■ **Textauszug**
------------------------------------

W&F 2003/4

Rüstungskontrolle adé?

Brüche und Kontinuität in der US-Politik

von Helmut Hugler

Rüstungskontrolle scheint heute ein Nicht-Thema zu sein. In vielen Bereichen scheint sie zu stagnieren: Bei den Verhandlungen um die Verifikation der B-Waffenkonvention gibt es keine Fortschritte; das Regime der nuklearen Nichtverbreitung ist in den letzten Jahren ausgehöhlt worden; die Kontrolle der Kleinwaffenflüsse ist zwar in aller Munde, die Ergebnisse der Verhandlungsdiplomatie stimmen aber eher pessimistisch. Blättert man in den Ausgaben des jährlich erscheinenden Friedensgutachtens, stößt man regelmäßig auf Befunde zur »Krise der Rüstungskontrolle«. Zugespitzt kann man heute fragen, ob die Krise der Rüstungskontrolle nicht bereits vorbei ist, weil das Thema Rüstungskontrolle als kooperativer Politikansatz in der praktischen Politik wesentlicher Staaten, vornehmlich der USA, gegenwärtig keine Rolle mehr spielt. Dieser Befund mag zu pessimistisch sein. Nach dem Ende des Ost-West-Konfliktes konnte immerhin ein Großteil der Altlasten des Ost-West-Konfliktes durch Rüstungskontrolle erfolgreich beseitigt werden und im Bereich der humanitären Rüstungskontrolle gelang mit dem Abschluss des Ottawa-Vertrages ein Einstieg in das vollständige Verbot einer gesamten Waffenkategorie, der Anti-Personenminen. Aber genau hier liegt das Problem, die strategische Rüstungskontrolle war in den 90er Jahren rückwärtsgewandt und in den anderen Bereichen der Rüstungskontrolle beteiligten sich die »Großen« nicht konstruktiv. Stagnation und Rückschritte in den verschiedenen Bereichen der Rüstungskontrolle nach dem Ende des Ost-West-Konfliktes – insbesondere aber in den letzten Jahren – zeugen von einem dramatischen Wandel in der Rüstungskontrollpolitik.

------------------------------------

■ **Bereitgestelltes Material**
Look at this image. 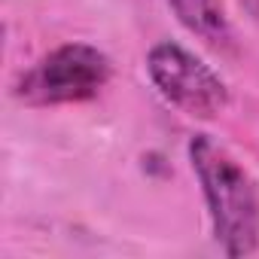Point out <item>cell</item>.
I'll return each instance as SVG.
<instances>
[{"label": "cell", "mask_w": 259, "mask_h": 259, "mask_svg": "<svg viewBox=\"0 0 259 259\" xmlns=\"http://www.w3.org/2000/svg\"><path fill=\"white\" fill-rule=\"evenodd\" d=\"M189 162L201 183L213 241L232 259L259 250V183L250 168L217 138L195 135Z\"/></svg>", "instance_id": "cell-1"}, {"label": "cell", "mask_w": 259, "mask_h": 259, "mask_svg": "<svg viewBox=\"0 0 259 259\" xmlns=\"http://www.w3.org/2000/svg\"><path fill=\"white\" fill-rule=\"evenodd\" d=\"M113 76V61L89 43H64L46 52L16 82V98L28 107L79 104L101 95Z\"/></svg>", "instance_id": "cell-2"}, {"label": "cell", "mask_w": 259, "mask_h": 259, "mask_svg": "<svg viewBox=\"0 0 259 259\" xmlns=\"http://www.w3.org/2000/svg\"><path fill=\"white\" fill-rule=\"evenodd\" d=\"M147 73L159 95L192 119H217L229 107V85L195 52L162 40L147 55Z\"/></svg>", "instance_id": "cell-3"}, {"label": "cell", "mask_w": 259, "mask_h": 259, "mask_svg": "<svg viewBox=\"0 0 259 259\" xmlns=\"http://www.w3.org/2000/svg\"><path fill=\"white\" fill-rule=\"evenodd\" d=\"M177 22L213 49L232 46V25L223 0H165Z\"/></svg>", "instance_id": "cell-4"}]
</instances>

------------------------------------

■ **Aufgaben**
1. Beantworten Sie zum Textauszug über Rüstungskontrolle folgende Fragen:
(a) In welcher jährlich erscheinenden Publikation stößt man regelmäßig auf Befunde zur »Krise der Rüstungskontrolle«?
(b) Mit dem Abschluss welches Vertrages gelang ein Einstieg in das vollständige Verbot einer gesamten Waffenkategorie?
(c) Um welche Waffenkategorie handelt es sich dabei?
2. Führen Sie den Textauszug über Rüstungskontrolle im Anschluss an seinen letzten Satz fort.

■ **Lösungen**
1.
(a) Im Friedensgutachten.
(b) Mit dem Abschluss des Ottawa-Vertrages.
(c) Um die Anti-Personenminen.

2.
Ziel dieses Artikels ist es zu beleuchten, inwieweit die Vereinigten Staaten zum desolaten Zustand einiger Bereiche der Rüstungskontrolle beigetragen haben. Diese Begrenzung ist gerechtfertigt aufgrund der zentralen Rolle der Vereinigten Staaten für die Rüstungskontrolle, sie haben im Rahmen ihrer Nachkriegshegemonie das Konzept der »arms control« entwickelt und zu einer der tragenden Säulen der internationalen Sicherheitspolitik gemacht. Heute gelten sie als die »einzige Supermacht«. Die Abkehr der gegenwärtigen Administration von der Politik der »arms control« hat daher eine qualitative Bedeutung für die internationale Sicherheitspolitik. Wenn die Vereinigten Staaten Rüstungskontrolle nicht mehr als Teil ihrer Sicherheitspolitik betrachten, dann fällt eine wesentliches Betätigungsfeld für kooperative Sicherheitspolitik aus. Ich beschränke mich aus Platzgründen im wesentlichen auf den Aspekt der nuklearen Rüstungskontrolle, ohne die Relevanz anderer Bereiche – wie konventionelle Rüstungskontrolle und die B- und C-Waffenkonvention – zu bestreiten.

Diese Entwicklung im Bereich der Rüstungskontrolle hat auch Folgen für die Perspektiven von Abrüstung. Wenn auch Rüstungskontrolle in den Zeiten der Bipolarität nicht zur Abrüstung, sondern zur Stabilisierung des strategischen Verhältnisses geführt hat, so könnte doch eine erfolgreiche Rüstungskontrolle die Voraussetzung für den Einstieg in einen Abrüstungsprozess bilden. Für die Perspektive eines stufenweisen Abrüstungsprozesses bleibt Rüstungskontrolle daher unverzichtbar. Am Ende deute ich deshalb in einigen Überlegungen an, wo Auswege aus dem Elend der Rüstungskontrolle gesucht werden könnten. Dies bedürfte einer weiteren Diskussion.

Zur Einordnung der US-Rüstungskontrollpolitik

Wer die Entwicklung der Rüstungskontrolle in den Vereinigten Staaten betrachtet, muss die grundsätzlichen Kontinuitätslinien der amerikanischen Außen- und Sicherheitspolitik berücksichtigen, um dann die Rüstungskontrollpolitik darin einordnen zu können. Vor allem zwei Aspekte sind hervorzuheben, die den Rahmen der Außenpolitik der Vereinigten Staaten vorgeben.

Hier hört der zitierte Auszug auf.